From the North Carolina mountains to South Carolina’s coastal plain to the tropics of Puerto Rico, climate change is on the minds of forest planners. National forest planning teams in these areas are among the first few to revise their land and resource management plans under the U.S. Forest Service’s new Planning Rule released in 2012. These “early adopters” from the Nantahala, Pisgah, Francis Marion, and El Yunque National Forests who are developing plans to guide sustainable forest management through changing conditions are finding assistance with the Template for Assessing Climate Change Impacts and Management Options (TACCIMO).

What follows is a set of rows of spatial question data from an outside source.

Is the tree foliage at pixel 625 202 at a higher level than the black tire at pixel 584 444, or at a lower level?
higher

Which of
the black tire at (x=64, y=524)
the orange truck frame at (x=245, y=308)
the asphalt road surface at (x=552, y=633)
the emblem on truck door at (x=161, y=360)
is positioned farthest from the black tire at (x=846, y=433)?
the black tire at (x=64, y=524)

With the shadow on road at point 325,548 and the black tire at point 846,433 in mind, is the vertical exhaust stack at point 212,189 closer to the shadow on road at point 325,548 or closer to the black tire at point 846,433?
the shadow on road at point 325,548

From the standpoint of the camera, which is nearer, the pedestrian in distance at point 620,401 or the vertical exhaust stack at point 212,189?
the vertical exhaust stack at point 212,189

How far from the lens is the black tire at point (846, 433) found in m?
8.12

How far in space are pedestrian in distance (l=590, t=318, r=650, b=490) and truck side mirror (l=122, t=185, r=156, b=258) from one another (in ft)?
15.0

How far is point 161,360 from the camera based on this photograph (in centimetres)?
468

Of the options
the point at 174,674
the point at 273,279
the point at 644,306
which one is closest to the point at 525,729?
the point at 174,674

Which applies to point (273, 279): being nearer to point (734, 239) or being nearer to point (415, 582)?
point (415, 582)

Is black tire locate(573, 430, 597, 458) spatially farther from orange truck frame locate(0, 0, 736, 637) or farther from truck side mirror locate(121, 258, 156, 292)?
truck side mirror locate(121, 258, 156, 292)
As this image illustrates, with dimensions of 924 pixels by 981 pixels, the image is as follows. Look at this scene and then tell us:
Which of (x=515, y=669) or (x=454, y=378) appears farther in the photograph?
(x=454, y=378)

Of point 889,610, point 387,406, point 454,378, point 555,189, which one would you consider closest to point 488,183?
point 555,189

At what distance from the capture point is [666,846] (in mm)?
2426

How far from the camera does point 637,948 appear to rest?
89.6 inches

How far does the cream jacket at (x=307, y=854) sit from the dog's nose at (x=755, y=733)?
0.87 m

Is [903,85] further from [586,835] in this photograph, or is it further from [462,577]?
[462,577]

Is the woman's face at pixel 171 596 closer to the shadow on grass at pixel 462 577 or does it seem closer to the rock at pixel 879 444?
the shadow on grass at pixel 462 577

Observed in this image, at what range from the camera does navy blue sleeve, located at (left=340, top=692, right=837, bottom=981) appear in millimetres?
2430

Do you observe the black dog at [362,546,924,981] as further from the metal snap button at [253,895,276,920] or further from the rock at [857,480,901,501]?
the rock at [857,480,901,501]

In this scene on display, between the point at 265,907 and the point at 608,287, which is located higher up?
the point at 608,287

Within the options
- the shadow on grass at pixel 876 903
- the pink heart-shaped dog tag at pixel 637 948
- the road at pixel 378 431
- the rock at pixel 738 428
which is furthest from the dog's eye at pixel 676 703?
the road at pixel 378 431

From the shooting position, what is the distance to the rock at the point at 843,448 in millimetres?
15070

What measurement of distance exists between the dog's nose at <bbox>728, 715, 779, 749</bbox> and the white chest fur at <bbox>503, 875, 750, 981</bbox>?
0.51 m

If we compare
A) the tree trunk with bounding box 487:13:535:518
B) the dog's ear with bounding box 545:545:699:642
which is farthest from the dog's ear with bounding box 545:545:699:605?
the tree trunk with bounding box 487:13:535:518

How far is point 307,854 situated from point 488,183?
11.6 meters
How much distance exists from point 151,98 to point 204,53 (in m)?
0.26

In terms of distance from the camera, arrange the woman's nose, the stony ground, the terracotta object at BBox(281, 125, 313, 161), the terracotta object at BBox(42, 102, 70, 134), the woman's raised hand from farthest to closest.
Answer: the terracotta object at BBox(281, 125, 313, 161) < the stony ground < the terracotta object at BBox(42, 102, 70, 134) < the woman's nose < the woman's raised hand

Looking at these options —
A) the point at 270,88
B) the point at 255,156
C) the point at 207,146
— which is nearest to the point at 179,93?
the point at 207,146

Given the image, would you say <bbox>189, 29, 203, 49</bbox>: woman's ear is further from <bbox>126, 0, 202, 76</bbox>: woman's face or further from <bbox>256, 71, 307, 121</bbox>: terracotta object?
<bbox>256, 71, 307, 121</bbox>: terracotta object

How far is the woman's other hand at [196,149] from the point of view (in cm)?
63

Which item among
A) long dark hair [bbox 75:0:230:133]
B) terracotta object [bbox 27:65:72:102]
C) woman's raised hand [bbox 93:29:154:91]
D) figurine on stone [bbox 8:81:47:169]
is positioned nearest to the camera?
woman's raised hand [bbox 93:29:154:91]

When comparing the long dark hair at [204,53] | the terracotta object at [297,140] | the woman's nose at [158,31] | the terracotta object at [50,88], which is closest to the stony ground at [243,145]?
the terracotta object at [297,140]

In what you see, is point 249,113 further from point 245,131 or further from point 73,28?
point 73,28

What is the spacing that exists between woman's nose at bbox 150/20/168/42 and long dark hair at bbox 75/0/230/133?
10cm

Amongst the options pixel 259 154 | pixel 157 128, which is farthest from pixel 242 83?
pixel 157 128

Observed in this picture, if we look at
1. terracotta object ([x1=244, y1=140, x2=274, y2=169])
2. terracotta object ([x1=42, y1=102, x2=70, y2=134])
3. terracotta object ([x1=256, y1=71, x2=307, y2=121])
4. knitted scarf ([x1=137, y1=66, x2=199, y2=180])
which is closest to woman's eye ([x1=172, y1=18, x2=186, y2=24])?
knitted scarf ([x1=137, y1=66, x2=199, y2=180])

Emphasizing both science and public input, the Planning Rule breaks new ground by requiring planning teams to complete broad assessments of available information about climate change effects on national forests. Eastern Forest Environmental Threat Assessment Center researchers collaboratively developed the TACCIMO tool to streamline this part of the plan revision process by providing in-depth scientific literature reviews and climate projections specific to forest-level issues. TACCIMO’s public-facing website puts these resources at the fingertips of forest planning teams as well as stakeholder groups and the general public to support the collaborative planning process envisioned by the Planning Rule.

To provide additional support, members of the TACCIMO development team have created custom, user-friendly fact sheets aimed at communicating key climate science findings during public forums for engaging national forest stakeholders in the Southern Region. Ruth Berner, a forest planner with the National Forests in North Carolina, says, “TACCIMO’s climate change fact sheet is just what we needed in terms of level of detail appropriate for collaboration with the public and stakeholders, while still presenting the best available science on climate change required for the assessment.” Fact sheets are now available on the TACCIMO website for the El Yunque National Forest, Nantahala and Pisgah National Forests, and Francis Marion National Forest.

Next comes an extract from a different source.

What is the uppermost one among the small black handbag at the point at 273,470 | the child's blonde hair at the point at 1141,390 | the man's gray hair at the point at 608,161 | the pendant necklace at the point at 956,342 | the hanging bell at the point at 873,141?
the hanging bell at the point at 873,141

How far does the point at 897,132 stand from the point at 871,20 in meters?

Because of the complex and often large-scale issues that forests face in a changing climate, collaboration among neighboring land management groups is key. In consultation with National Forest planners and managers, the TACCIMO team has also assisted in facilitating interactions at public forums with key stakeholders from local, state, and federal agencies. For example, land managers with the Cape Romain National Wildlife Refuge adjacent to the Francis Marion National Forest are working to create corridors to assist coastal species migrating inland from barrier islands and salt marshes as sea levels rise. The TACCIMO team presented site-specific information on sea level rise projections and models of future vegetation to aid collaborators in meeting “all lands” management objectives.

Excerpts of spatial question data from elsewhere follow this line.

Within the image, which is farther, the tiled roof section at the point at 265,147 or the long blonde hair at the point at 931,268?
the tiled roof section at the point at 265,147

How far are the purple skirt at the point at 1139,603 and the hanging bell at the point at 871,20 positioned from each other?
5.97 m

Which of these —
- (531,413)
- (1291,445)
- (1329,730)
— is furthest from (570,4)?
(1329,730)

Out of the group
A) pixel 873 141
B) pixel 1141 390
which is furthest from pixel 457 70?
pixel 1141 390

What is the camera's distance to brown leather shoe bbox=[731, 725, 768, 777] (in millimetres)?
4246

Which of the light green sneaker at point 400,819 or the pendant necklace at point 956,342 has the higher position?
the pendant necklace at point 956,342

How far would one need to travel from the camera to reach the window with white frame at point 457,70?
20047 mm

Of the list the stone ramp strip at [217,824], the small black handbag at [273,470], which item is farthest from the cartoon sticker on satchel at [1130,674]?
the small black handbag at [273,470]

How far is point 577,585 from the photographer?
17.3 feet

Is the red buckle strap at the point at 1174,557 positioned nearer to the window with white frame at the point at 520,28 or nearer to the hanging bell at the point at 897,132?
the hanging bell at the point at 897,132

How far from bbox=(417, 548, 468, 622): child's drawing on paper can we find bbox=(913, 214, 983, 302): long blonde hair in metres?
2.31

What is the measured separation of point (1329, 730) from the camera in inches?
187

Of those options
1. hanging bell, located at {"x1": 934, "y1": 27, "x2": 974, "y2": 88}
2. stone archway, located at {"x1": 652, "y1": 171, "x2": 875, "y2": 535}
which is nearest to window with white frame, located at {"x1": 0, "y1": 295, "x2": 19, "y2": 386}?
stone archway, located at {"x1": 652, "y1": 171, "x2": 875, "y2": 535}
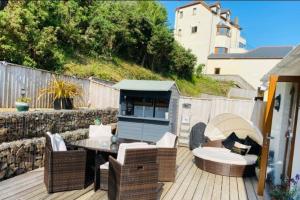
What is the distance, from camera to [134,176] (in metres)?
3.80

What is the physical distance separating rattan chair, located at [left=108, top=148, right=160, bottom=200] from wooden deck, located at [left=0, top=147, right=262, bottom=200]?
0.54m

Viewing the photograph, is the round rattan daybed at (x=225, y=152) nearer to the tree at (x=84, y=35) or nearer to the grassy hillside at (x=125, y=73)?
the tree at (x=84, y=35)

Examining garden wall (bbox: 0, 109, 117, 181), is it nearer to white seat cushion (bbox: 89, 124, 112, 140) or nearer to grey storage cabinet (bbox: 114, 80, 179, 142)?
white seat cushion (bbox: 89, 124, 112, 140)

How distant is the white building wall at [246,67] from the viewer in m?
29.4

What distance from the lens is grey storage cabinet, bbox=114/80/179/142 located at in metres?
8.50

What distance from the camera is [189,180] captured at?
5.50 meters

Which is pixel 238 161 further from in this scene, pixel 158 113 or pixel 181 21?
pixel 181 21

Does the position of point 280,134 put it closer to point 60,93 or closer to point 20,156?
point 20,156

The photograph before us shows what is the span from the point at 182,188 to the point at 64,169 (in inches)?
84.8

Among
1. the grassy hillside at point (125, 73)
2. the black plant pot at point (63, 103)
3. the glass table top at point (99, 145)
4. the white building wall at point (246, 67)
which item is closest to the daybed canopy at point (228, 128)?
the glass table top at point (99, 145)

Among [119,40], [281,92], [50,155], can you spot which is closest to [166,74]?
[119,40]

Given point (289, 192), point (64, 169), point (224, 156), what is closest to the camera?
point (289, 192)

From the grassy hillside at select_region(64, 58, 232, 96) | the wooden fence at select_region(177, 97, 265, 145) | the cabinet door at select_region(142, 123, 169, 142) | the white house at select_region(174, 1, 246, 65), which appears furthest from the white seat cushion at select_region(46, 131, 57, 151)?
the white house at select_region(174, 1, 246, 65)

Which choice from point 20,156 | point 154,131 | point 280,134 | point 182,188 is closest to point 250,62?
point 154,131
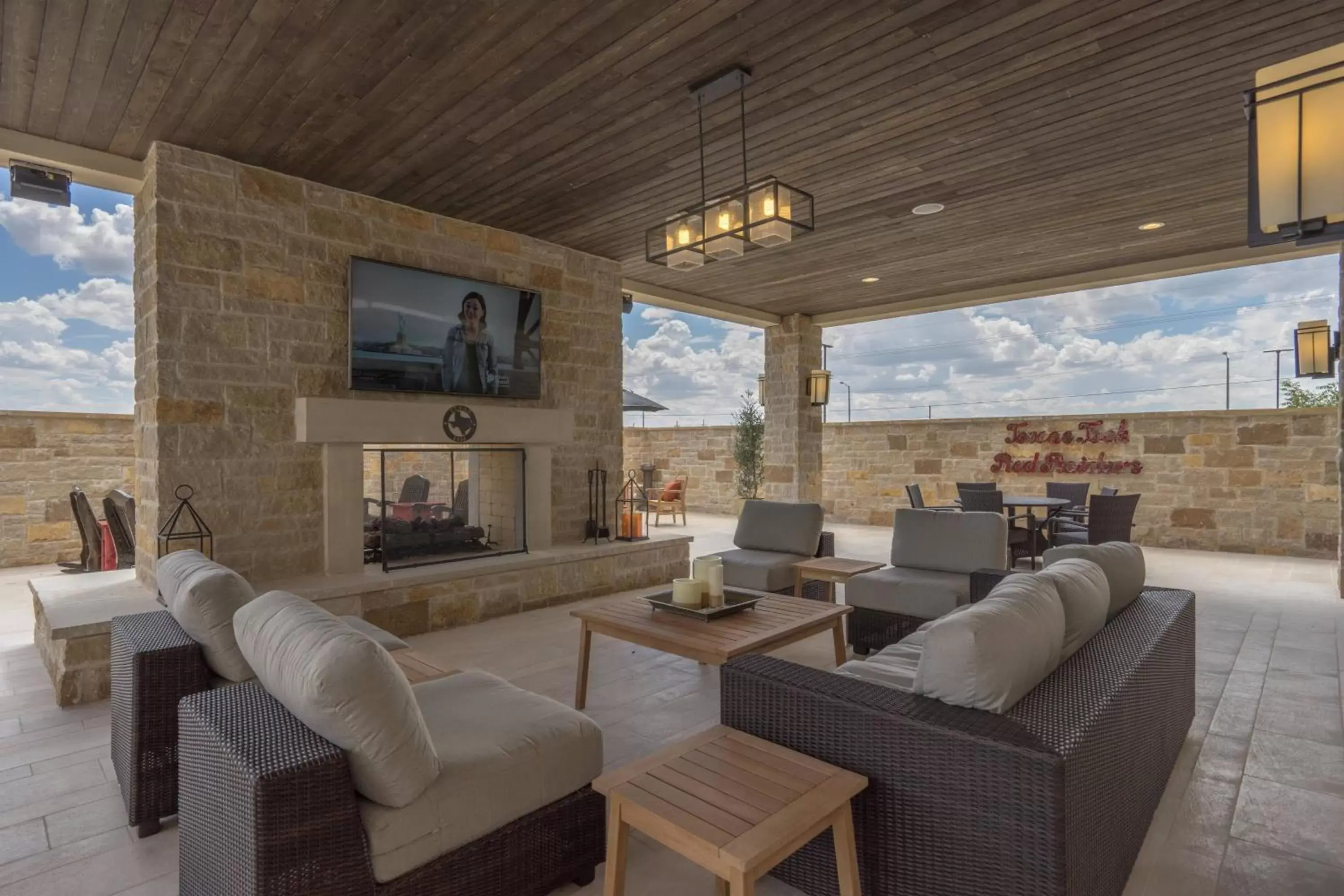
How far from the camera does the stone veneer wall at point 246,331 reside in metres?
3.89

This fall and winter, the early adopters will release full assessments, including climate change effects and projections generated with the use of TACCMO. When the assessments are rolled out, the TACCIMO team will continue to provide support at public meetings to address comments about climate change issues. The TACCIMO tool will also assist planning teams entering the next phase of plan revisions during which specific management options are identified to reach goals aligned with the new Planning Rule. These management options—intended to promote healthy forests that are able to adapt to changing conditions—will ensure that national forests continue to provide critical goods and services that people across the nation expect and enjoy.